Pelatihan diselenggarakan Tim Pembina (TP) Posyandu Kabupaten Lingga bersama Dinas Sosial, Pemberdayaan Perempuan dan Perlindungan Anak (Dinsos PPPA) Kabupaten Lingga secara daring melalui Zoom Meeting. Kegiatan berlangsung selama enam hari, yakni 27–29 Juli dan 3–5 Agustus 2026.
ADVERTISEMENT

SCROLL TO RESUME CONTENT
Peserta berasal dari kader Posyandu, TP Posyandu desa dan kelurahan di 84 desa/kelurahan, pengelola 190 Posyandu, serta operator Sistem Informasi Kesejahteraan Sosial Next Generation (SIKS-NG).

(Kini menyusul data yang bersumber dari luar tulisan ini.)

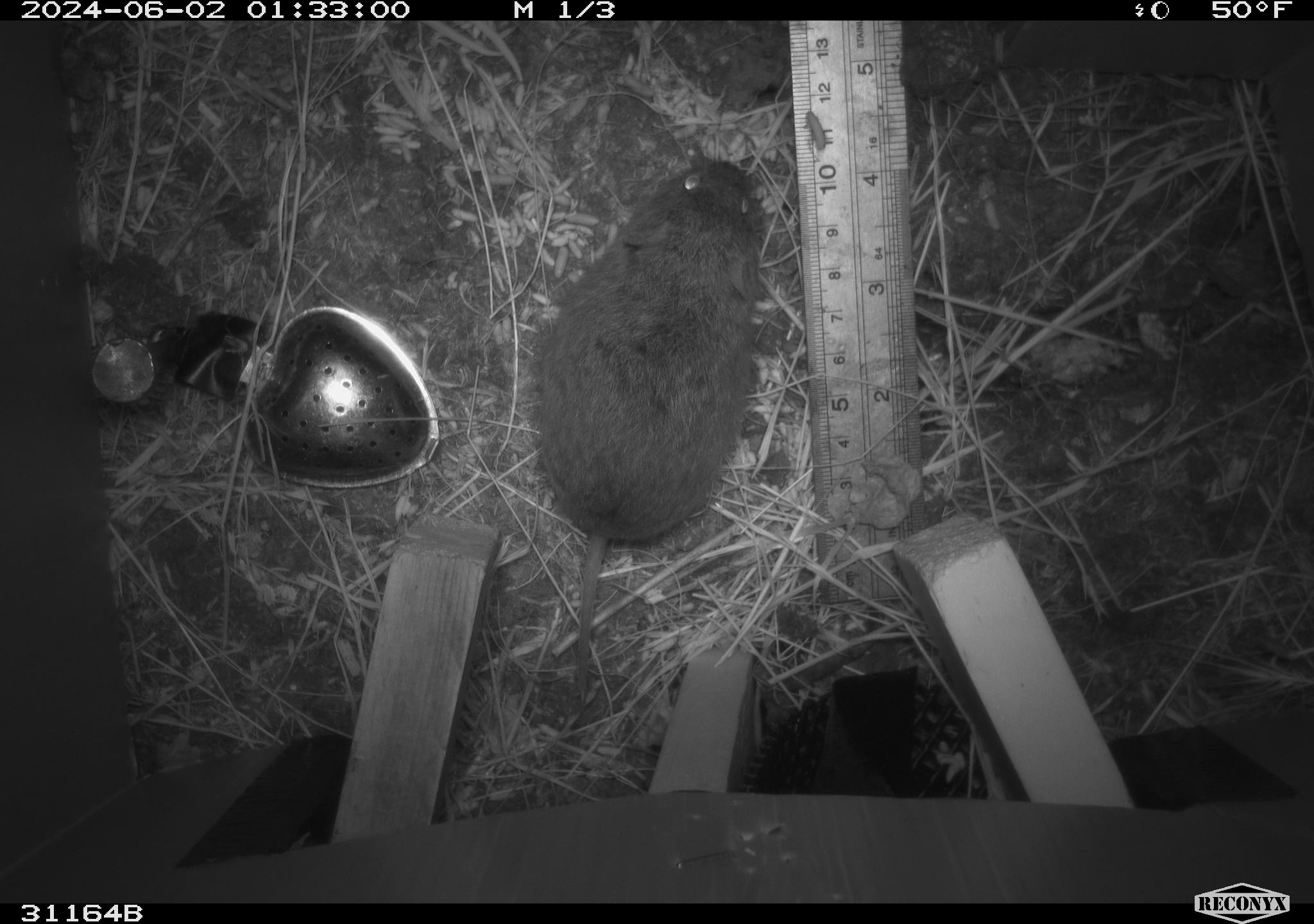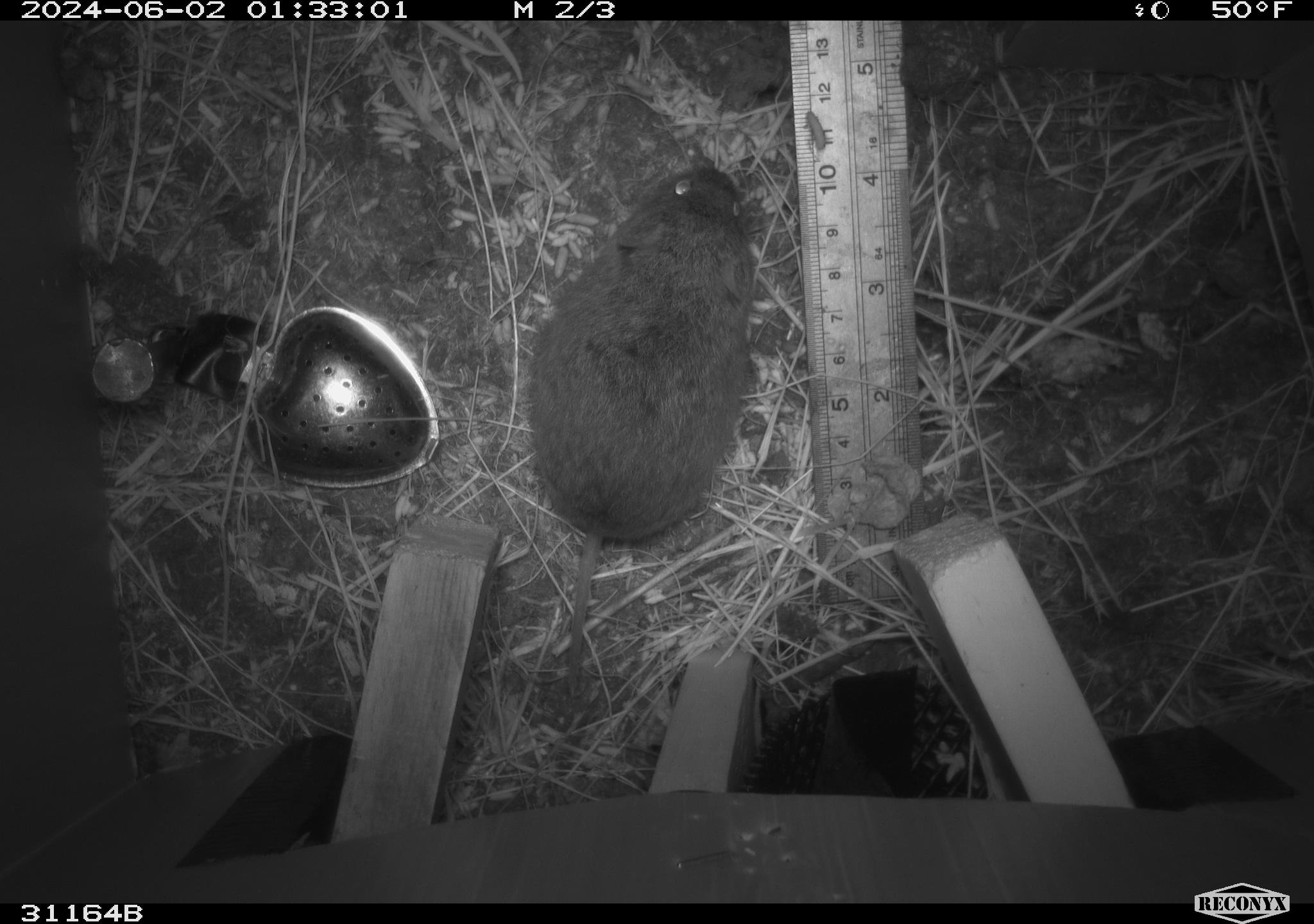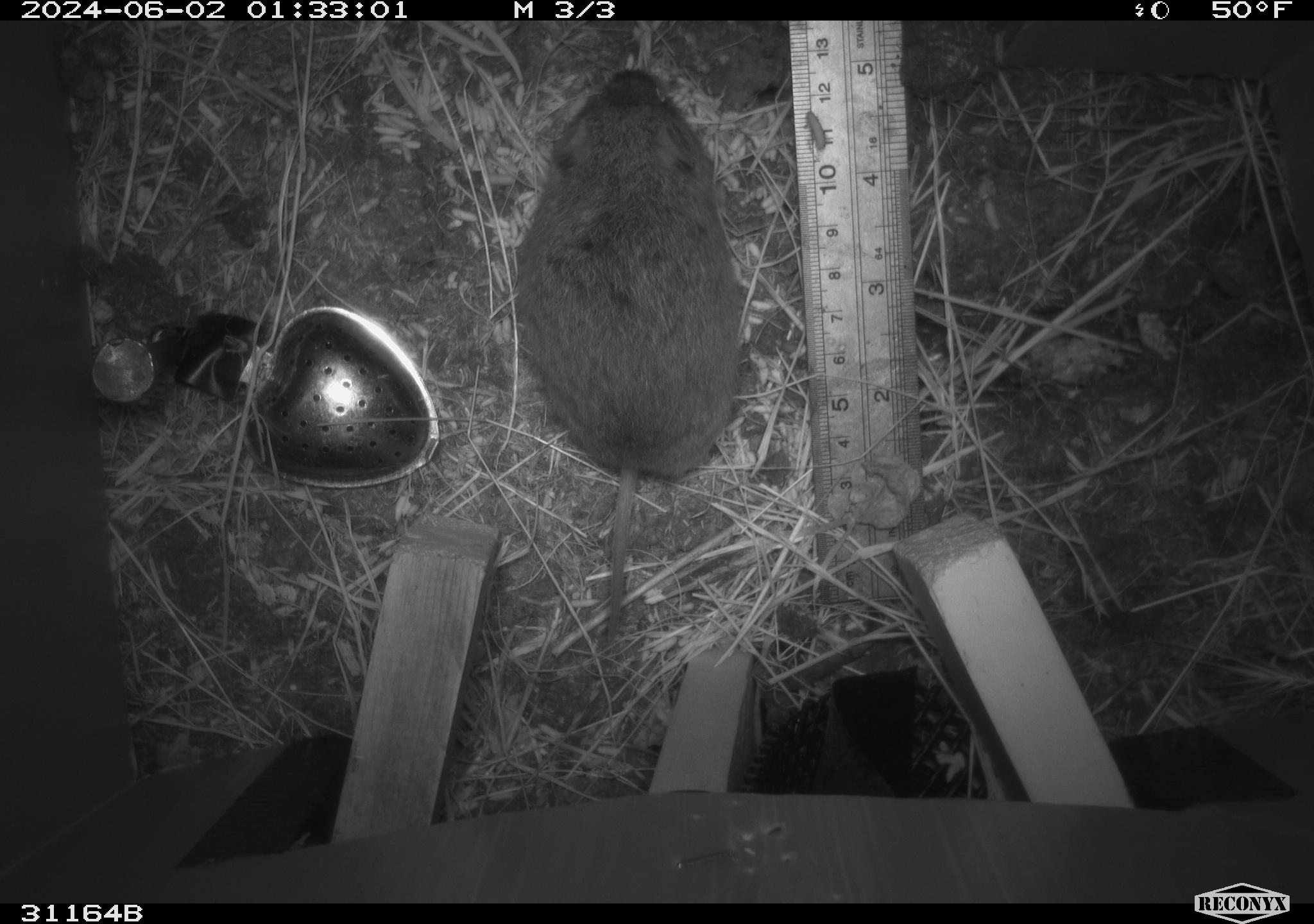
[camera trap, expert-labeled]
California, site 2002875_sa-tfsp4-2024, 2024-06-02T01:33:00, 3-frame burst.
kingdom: Animalia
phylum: Chordata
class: Mammalia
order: Rodentia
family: Cricetidae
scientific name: Arvicolinae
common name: voles, lemmings, and muskrats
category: arvicolinae subfamily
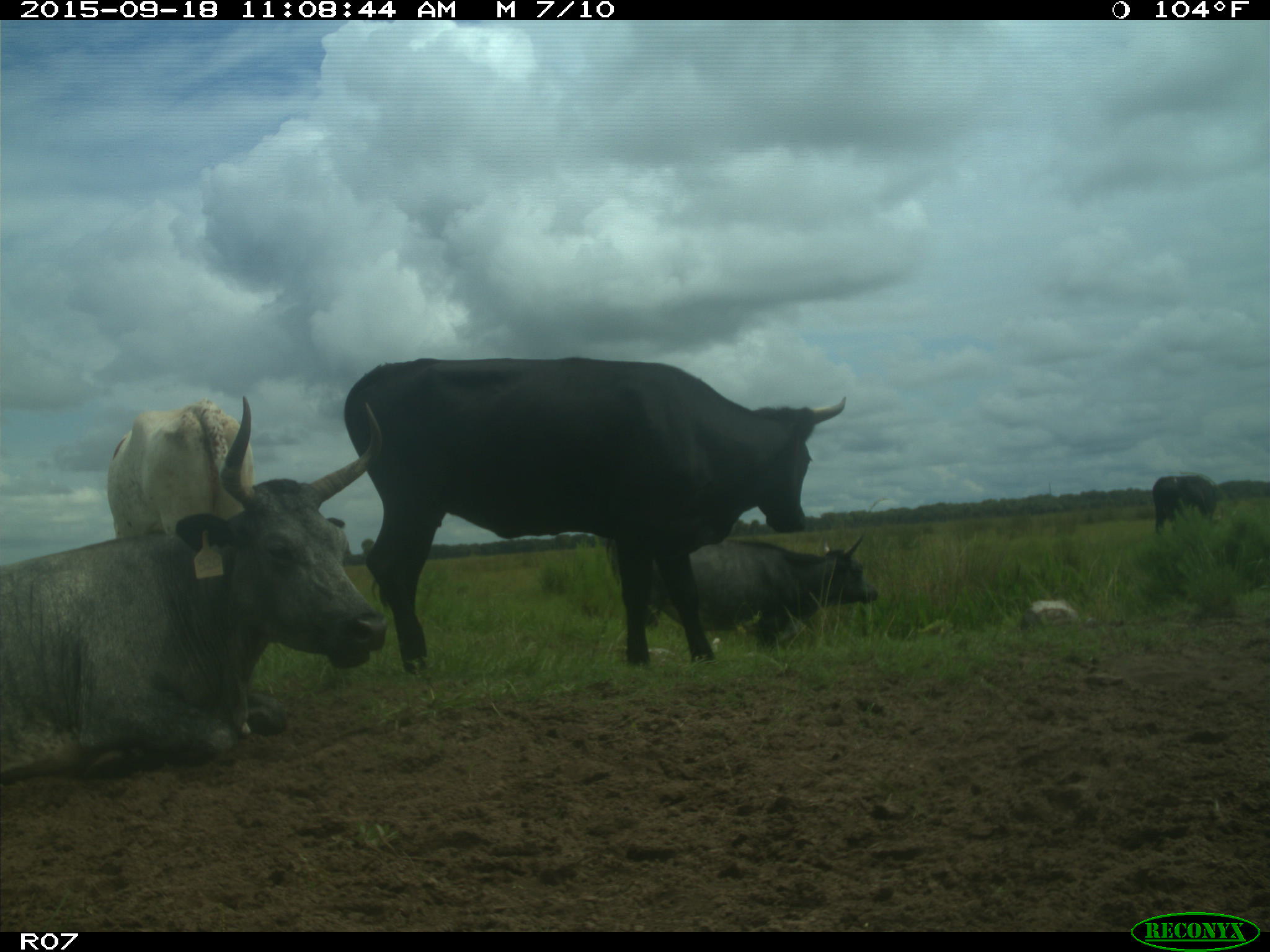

Pelatihan ini dirancang agar seluruh peserta memiliki pemahaman yang sama dalam memberikan pelayanan sosial kepada masyarakat.
Mewakili TP Posyandu Kabupaten Lingga, Feby Sarianty mengatakan peningkatan kapasitas kader merupakan langkah strategis untuk memperkuat implementasi enam Standar Pelayanan Minimal.
“Posyandu kini memiliki peran yang lebih luas dibanding sebelumnya,” kata Feby, Selasa 28 Juli 2026.
Menurutnya, posyandu tidak lagi hanya berperan dalam pelayanan kesehatan, tetapi juga menjadi ujung tombak dalam mendukung pelayanan sosial dasar.
“Tentunya yang lebih efektif, terintegrasi, dan mampu menjangkau masyarakat yang membutuhkan,” ujarnya.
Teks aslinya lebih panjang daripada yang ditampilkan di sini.